## Questions
#1 From the text on the Rivière du Berger, list every named stream or river on the left side of the basin.
#2 Please rewrite the part of the text on the Rivière du Berger that opens with the words containing "Physical characteristics" and closes with "km (11.4 mi)", putting "Small" in place of "Little".
#3 Using the text on the Rivière du Berger, decide whether each statement agrees with it. Answer yes or no, and quote the words that settle it.
(a) The river is 18.4 km long.
(b) The elevation given for the source is 10 m.
(c) A named stream appears among those listed on the right side of the basin.

## Text provided
Physical characteristics
- Source: Little unidentified lake
- • location: Quebec (city)
- • coordinates: 46°55′22″N 71°18′03″W﻿ / ﻿46.92278°N 71.30083°W
- • elevation: 179
- Mouth: Rivière du Berger
- • location: Quebec (city)
- • coordinates: 46°48′37″N 71°17′56″W﻿ / ﻿46.81028°N 71.29889°W
- • elevation: 10 m
- Length: 18.4 km (11.4 mi)

Basin features
- • left: (Upward from the mouth) unidentified stream, Carrières stream, unidentified stream, unidentified stream, unidentified stream, rivière des Roches, rivière des Sept Ponts;
- • right: (Upward from the mouth) unidentified stream, unidentified stream, unidentified stream.

= Rivière du Berger =

Tributary of Saint-Charles River in Québec, Canada

The Rivière du Berger is a tributary of the Saint-Charles River located in Quebec, in the administrative region of Capitale-Nationale, in the province of Quebec, in Canada. It is 18.4 km long.

## Data records
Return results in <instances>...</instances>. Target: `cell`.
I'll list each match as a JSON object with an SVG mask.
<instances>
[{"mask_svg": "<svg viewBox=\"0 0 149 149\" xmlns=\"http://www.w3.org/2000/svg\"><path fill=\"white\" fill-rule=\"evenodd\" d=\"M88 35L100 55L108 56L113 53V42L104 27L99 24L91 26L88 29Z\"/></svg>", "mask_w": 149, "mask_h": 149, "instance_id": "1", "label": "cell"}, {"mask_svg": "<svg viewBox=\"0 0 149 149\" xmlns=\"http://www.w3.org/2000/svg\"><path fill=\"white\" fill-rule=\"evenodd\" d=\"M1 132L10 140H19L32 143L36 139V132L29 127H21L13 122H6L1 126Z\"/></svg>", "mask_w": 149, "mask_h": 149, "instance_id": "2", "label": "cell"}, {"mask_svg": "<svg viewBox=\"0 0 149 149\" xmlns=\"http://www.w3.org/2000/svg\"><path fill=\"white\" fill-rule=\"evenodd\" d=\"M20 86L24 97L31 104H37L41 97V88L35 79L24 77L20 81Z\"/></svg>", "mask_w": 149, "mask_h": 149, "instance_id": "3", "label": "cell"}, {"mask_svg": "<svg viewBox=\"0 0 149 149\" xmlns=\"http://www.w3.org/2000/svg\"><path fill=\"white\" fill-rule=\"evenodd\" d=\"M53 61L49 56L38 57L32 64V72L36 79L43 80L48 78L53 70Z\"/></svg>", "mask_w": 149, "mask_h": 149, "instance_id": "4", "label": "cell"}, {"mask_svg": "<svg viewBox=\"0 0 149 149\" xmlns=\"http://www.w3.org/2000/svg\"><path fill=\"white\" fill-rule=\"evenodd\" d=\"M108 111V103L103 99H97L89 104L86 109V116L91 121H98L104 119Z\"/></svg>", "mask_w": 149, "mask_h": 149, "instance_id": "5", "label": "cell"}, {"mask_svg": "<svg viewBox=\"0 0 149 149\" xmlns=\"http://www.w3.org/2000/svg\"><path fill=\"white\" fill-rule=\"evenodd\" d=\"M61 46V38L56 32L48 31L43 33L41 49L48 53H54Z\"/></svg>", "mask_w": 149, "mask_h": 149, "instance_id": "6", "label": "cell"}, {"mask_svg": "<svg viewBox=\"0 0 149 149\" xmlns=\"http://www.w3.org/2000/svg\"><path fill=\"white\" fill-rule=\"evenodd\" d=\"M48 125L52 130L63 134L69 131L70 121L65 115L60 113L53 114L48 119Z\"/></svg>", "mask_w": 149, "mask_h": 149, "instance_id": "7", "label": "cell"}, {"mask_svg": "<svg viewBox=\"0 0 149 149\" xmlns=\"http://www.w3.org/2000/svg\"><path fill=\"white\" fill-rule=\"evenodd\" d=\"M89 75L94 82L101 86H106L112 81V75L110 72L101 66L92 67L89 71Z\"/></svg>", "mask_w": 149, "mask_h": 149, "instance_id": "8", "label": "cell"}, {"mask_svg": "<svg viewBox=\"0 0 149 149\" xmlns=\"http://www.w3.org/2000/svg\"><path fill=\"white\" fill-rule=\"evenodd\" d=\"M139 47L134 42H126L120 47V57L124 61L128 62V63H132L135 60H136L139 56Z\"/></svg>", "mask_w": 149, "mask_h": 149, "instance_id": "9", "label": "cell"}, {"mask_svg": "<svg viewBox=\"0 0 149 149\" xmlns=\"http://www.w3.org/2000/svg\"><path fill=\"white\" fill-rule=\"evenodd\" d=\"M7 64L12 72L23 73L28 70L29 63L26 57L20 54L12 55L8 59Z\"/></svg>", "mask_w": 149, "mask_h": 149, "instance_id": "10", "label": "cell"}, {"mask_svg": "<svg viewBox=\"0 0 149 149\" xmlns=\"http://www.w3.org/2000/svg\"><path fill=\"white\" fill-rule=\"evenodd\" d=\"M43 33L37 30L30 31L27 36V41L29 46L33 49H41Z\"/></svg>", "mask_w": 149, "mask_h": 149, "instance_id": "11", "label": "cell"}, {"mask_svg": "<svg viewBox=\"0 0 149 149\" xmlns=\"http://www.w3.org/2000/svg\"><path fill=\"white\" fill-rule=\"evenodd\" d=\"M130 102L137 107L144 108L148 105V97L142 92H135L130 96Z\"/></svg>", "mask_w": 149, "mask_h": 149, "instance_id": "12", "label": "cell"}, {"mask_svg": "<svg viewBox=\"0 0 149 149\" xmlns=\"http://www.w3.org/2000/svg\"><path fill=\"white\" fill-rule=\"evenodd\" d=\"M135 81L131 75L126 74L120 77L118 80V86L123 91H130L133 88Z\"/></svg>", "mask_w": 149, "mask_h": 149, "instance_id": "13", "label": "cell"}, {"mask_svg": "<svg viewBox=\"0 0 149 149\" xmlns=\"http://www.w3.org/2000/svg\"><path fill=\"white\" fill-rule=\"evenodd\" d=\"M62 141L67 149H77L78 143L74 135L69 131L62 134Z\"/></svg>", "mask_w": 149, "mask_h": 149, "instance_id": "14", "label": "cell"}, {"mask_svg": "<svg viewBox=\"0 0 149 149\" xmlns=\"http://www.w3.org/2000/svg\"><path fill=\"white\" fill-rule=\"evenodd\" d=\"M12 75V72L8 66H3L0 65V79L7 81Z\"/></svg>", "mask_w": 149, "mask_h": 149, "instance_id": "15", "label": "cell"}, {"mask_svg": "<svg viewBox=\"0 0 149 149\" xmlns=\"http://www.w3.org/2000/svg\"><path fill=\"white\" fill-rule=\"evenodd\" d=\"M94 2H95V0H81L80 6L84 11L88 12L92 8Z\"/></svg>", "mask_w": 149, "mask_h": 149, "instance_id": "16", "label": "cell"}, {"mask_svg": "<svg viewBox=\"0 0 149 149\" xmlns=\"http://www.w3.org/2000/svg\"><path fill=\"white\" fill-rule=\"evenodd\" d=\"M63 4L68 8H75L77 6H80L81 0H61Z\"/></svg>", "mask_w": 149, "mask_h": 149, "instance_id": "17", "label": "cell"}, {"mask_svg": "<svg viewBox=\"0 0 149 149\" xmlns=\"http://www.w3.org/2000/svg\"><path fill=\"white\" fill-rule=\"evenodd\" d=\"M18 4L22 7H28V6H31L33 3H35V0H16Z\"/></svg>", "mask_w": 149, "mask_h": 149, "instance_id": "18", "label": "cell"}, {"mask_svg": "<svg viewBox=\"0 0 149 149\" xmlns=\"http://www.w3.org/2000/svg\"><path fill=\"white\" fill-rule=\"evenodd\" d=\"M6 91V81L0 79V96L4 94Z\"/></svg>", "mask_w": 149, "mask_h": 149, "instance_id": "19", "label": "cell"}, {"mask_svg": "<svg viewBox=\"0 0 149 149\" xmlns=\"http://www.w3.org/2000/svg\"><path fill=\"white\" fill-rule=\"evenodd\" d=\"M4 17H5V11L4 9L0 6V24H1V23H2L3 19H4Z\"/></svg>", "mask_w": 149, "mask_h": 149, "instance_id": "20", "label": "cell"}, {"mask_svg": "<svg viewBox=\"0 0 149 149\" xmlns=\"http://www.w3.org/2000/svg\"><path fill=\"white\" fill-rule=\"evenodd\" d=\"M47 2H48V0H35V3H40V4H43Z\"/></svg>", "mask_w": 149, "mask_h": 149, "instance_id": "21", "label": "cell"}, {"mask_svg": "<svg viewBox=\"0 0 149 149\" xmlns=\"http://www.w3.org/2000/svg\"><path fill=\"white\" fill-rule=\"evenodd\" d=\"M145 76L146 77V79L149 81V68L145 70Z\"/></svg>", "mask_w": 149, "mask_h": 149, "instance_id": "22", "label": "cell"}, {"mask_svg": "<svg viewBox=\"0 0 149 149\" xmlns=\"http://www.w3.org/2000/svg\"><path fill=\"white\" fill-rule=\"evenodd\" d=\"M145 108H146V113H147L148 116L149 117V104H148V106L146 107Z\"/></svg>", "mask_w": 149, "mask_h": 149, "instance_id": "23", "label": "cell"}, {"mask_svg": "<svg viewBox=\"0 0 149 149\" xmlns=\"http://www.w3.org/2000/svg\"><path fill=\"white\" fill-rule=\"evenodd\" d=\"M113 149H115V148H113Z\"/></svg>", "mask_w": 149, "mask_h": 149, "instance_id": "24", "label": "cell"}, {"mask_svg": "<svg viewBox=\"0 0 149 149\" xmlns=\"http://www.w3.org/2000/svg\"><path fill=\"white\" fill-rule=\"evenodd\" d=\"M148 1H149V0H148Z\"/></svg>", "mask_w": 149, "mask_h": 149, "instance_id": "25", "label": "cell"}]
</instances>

## Answers per task
#1 Carrières stream, rivière des Roches, rivière des Sept Ponts

#2
Physical characteristics
- Source: Small unidentified lake
- • location: Quebec (city)
- • coordinates: 46°55′22″N 71°18′03″W﻿ / ﻿46.92278°N 71.30083°W
- • elevation: 179
- Mouth: Rivière du Berger
- • location: Quebec (city)
- • coordinates: 46°48′37″N 71°17′56″W﻿ / ﻿46.81028°N 71.29889°W
- • elevation: 10 m
- Length: 18.4 km (11.4 mi)

#3
(a) Yes: "It is 18.4 km long."
(b) No: "elevation: 179"
(c) No: "unidentified stream, unidentified stream, unidentified stream."